Just issue public/private keys to citizens. They sign with their private key, banks verify with their public key. Anyone can request your public key from the Social Security Administration via API. Done.

The SSN acting both as the identifier and the password is the real problem, and throwing the blockchain into the mix just complicates things more.

We still need a central agency. It's the authentication method that is pathetically worthless.

Terrible idea. If you try to force users to do key management, you've lost.

Keybase is the only one getting this right, and people are now claiming they're ignoring security in order to do it. It would be a dumpster fire to trust government agencies to get the design requirements right.

Really? It seems to be working fantastically in Estonia:

https://e-estonia.com/solutions/e-identity/id-card/

That’s very cool! Thank you for pointing out the counterexample.
Belgium also uses decent crypto, software, and hardware for their electronic identity system:

https://eid.belgium.be/en/what-eid

For the last several decades, many of us Americans have become too skeptical about what government can do in terms of technology, even while it's completely true that government often gets it wrong.

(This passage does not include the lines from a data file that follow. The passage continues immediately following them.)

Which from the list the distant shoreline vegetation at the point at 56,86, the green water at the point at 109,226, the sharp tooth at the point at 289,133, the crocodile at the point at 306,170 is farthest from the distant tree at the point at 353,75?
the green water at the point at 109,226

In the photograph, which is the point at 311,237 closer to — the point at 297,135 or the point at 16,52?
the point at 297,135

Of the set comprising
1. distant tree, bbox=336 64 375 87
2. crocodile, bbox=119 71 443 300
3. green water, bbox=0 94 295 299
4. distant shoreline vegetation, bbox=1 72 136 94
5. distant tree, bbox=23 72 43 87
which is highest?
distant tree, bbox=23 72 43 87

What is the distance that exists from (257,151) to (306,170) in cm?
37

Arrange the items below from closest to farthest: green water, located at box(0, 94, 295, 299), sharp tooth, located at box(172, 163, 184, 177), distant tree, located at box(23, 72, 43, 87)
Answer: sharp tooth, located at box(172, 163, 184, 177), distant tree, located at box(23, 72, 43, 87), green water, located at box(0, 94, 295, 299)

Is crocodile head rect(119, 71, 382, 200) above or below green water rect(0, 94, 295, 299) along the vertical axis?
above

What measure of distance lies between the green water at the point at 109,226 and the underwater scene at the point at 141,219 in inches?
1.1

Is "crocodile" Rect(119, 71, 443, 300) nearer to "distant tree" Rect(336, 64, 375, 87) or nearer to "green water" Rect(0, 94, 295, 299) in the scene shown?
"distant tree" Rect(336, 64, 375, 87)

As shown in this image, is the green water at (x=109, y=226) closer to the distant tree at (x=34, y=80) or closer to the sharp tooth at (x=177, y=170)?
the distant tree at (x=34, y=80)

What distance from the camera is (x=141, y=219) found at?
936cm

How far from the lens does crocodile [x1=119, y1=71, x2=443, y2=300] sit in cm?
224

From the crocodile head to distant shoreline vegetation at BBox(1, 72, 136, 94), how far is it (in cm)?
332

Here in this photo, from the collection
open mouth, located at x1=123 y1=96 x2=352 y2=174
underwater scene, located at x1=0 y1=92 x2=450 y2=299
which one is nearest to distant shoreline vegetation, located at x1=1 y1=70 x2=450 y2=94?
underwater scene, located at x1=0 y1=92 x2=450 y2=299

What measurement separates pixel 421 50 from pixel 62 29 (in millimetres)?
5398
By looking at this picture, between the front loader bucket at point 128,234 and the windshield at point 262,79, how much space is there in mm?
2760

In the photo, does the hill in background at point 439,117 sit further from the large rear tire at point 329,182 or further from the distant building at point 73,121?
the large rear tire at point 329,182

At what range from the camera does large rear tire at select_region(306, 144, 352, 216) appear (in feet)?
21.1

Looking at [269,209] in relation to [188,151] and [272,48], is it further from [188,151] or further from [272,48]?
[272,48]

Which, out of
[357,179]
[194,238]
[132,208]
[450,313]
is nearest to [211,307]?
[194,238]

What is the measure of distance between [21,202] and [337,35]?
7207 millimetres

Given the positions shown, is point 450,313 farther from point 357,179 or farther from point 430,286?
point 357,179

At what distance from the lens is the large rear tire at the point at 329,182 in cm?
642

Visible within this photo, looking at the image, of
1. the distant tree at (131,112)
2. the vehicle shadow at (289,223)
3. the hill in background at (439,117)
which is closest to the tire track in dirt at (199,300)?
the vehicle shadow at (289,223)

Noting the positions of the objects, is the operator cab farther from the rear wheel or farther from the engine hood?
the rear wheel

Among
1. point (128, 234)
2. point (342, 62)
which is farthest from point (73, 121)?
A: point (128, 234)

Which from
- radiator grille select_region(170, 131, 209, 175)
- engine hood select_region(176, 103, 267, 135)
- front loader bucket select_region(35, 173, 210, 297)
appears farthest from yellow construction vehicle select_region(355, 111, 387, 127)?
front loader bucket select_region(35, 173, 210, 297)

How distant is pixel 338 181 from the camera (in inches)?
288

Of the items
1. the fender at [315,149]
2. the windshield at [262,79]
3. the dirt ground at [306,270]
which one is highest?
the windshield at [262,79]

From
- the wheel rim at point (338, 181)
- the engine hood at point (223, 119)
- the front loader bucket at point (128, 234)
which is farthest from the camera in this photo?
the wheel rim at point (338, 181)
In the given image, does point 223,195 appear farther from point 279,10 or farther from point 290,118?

Users are already doing key management! It's just that the record ID, public key, and private key are all the same number.
Let's all move to a system where, once someone has taken a fraudulent loan in your name, it gets put on a permant record that can't ever be changed or undone, what a great idea!

You'd think that crypto proponents would have learned after the first five major bitcoin breaches and millions of dollars of losses without recourse, that having trusted people with the power to change transaction history is a good thing.